Calcium channel blockers have historically been considered a treatment for PAH. However, for the majority of the patients, calcium channel blockers will not be effective, and may even be harmful. Acute vasodilator testing at the time of right heart catheterization is important to delineate the very small group of patients with idiopathic PAH who might respond to calcium channel blockers. Appropriate agents for acute vasodilator testing included inhaled nitric oxide, intravenous epoprostenol, and intravenous adenosine. The definition of a positive acute vasodilator response is a fall in mean pulmonary artery pressure by at least 10 mmHg, to a mean pulmonary artery pressure of less than 40 mmHg, in the setting of a normal cardiac output. Patients who meet these criteria at the time of acute vasodilator challenge are appropriate to treat with calcium channel blockers. However, these patients should be followed for a clinical response. Patients who improve to functional class I or II symptoms are likely to do well on calcium channel blocker therapy. Those who do not improve to functional class I or II symptoms should proceed to PAH specific therapy. Only about 6% of idiopathic PAH patients will fall into this category. The inappropriate use of calcium channel blockers is a common mistake in PAH management.
Previously thought to be a progressive and almost uniformly fatal disease, the prognosis of patients with PAH has improved as specific medical therapies for PAH have been studied and approved over the recent years. Current therapies can be divided into three broad categories: the prostacylins (epoprostenol, treprostinil, iloprost), the endothelin receptor antagonists (bosentan, ambrisentan) and the phosphodiesterase inhibitors (sildenafil, tadalafil). It is important to follow patients closely after initiation of therapy, as some may have an inadequate response to monotherapy and may need escalation of therapy. Such suboptimal treatment of patients is another common mistake in the management of PAH. Setting appropriate “goals of therapy” may improve long term outcomes. Recent registries have demonstrated important prognostic indicators including functional class, 6 minute walk distance, and right ventricular function. Optimizing treatments to achieve these specific goals may improve long term prognosis. This may require combination therapy or more aggressive treatment with prostacylin therapy for some patients. Lung transplantation is a consideration for some patients who have an inadequate response to medical therapy.
REFERENCES
McLaughlin VV, Archer SL, Badesch DB et al. ACCF/AHA 2009 Expert Consensus Document on Pulmonary Hypertension. J Am Coll Cardiol.2009;53:1573-1619.

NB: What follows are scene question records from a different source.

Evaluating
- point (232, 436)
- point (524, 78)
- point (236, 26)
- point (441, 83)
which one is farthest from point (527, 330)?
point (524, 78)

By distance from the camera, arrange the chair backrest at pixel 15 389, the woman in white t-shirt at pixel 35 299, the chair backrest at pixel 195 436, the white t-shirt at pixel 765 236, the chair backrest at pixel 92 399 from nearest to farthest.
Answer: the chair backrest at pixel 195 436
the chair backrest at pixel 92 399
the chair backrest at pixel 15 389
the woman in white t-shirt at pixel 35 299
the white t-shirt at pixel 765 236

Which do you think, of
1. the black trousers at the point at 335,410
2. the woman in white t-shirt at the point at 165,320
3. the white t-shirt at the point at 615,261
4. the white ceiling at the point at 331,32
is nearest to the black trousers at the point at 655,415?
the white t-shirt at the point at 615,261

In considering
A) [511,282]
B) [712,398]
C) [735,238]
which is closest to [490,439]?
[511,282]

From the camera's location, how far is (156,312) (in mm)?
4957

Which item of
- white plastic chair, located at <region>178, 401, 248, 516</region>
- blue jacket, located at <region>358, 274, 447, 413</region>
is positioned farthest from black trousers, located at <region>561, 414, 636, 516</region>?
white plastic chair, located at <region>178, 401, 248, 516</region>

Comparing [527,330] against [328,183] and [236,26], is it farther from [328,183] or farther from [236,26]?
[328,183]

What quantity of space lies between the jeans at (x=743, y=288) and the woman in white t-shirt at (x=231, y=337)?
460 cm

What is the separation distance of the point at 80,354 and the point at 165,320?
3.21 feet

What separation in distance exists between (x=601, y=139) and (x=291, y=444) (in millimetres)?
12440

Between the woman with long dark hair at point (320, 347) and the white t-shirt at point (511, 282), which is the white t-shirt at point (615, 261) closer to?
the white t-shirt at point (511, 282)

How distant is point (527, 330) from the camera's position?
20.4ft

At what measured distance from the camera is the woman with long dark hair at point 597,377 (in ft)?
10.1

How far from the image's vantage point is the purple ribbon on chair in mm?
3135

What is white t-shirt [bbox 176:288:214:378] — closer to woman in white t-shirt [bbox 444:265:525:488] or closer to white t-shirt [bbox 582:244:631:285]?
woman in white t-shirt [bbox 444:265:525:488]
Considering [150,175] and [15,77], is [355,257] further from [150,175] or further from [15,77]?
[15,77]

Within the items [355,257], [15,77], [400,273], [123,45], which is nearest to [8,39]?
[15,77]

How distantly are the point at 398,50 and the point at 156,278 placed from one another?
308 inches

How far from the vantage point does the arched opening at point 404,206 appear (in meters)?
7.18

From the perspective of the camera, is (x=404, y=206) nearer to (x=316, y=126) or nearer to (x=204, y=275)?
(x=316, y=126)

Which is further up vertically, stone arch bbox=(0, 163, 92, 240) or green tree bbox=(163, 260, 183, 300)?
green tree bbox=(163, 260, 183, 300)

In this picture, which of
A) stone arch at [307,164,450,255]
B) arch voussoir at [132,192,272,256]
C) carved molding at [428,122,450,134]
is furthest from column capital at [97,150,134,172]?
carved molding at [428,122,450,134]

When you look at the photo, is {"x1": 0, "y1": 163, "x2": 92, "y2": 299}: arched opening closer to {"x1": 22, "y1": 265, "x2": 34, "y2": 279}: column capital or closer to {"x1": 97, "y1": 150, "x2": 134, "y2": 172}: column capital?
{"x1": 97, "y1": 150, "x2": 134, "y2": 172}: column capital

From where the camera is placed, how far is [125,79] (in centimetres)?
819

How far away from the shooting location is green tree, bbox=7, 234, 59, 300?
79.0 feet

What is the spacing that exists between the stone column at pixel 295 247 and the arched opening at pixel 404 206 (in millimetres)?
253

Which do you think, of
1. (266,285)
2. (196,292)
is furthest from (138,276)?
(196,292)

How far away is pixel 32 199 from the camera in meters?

Sitbon O, Humbert M, Jais X et al. Long-Term Response to Calcium Channel Blockers in Idiopathic Pulmonary Arterial Hypertension. Circulation. 2005;111;3105-3111.

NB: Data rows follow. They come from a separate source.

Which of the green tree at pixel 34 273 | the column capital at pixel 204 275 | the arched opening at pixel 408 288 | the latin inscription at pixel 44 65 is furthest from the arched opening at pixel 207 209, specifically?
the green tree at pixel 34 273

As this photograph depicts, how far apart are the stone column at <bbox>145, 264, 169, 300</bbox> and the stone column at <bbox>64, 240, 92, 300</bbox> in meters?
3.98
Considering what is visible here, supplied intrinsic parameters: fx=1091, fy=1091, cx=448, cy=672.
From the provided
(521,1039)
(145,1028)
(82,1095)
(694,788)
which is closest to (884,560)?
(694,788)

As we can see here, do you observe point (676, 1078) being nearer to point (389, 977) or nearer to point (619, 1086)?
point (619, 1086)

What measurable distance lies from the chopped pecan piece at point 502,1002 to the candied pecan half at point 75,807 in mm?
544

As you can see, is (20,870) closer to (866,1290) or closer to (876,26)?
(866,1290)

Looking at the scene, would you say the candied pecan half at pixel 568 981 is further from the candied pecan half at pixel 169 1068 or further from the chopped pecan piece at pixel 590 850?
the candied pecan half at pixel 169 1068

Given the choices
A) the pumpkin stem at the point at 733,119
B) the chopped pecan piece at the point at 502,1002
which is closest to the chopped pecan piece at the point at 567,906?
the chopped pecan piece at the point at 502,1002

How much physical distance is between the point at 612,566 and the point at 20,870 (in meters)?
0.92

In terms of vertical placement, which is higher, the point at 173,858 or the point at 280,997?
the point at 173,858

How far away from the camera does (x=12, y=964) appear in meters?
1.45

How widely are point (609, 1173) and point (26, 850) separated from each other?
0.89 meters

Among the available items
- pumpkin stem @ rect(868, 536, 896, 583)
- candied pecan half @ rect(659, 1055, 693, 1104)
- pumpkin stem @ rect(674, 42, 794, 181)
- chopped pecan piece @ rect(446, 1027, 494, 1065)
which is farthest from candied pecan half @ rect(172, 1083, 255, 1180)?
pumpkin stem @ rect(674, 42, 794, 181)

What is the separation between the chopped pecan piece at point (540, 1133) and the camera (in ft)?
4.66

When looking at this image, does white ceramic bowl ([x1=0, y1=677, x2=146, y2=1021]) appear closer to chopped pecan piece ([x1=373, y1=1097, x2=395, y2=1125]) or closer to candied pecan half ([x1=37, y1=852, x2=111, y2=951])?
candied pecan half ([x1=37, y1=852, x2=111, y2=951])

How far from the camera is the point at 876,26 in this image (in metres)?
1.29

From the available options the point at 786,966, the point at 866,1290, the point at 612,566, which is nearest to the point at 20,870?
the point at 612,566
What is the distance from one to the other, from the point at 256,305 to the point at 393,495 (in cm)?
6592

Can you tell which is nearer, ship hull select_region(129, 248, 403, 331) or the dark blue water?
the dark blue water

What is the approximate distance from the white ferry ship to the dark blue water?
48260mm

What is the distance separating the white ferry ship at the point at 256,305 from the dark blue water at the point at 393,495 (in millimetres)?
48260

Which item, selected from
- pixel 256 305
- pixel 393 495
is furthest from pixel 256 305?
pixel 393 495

Humbert, M, Sitbon, O, Charouat A, et al. Survival in Patients with Idiopathic, Familial, and Anorexigen –Associated Pulmonary Arterial Hypertension in the Modern Management Era. Circulation. 2010;122:156-163.
Benza RL, Miller DP, Gomberg-Maitland M, et al. Predicting Survival in Pulmonary Arterial Hypertension: Insights from the Registry to Evaluate Early and Long-Term Pulmonary Arterial Hypertension Disease Management (REVEAL). Circulation. 2010;122:164-172.
McLaughlin VV, Suissa S. Prognosis of Pulmonary Arterial Hypertension: The Power of Clinical Registries of Rare Diseases. Circulation. 2010;122;106-108.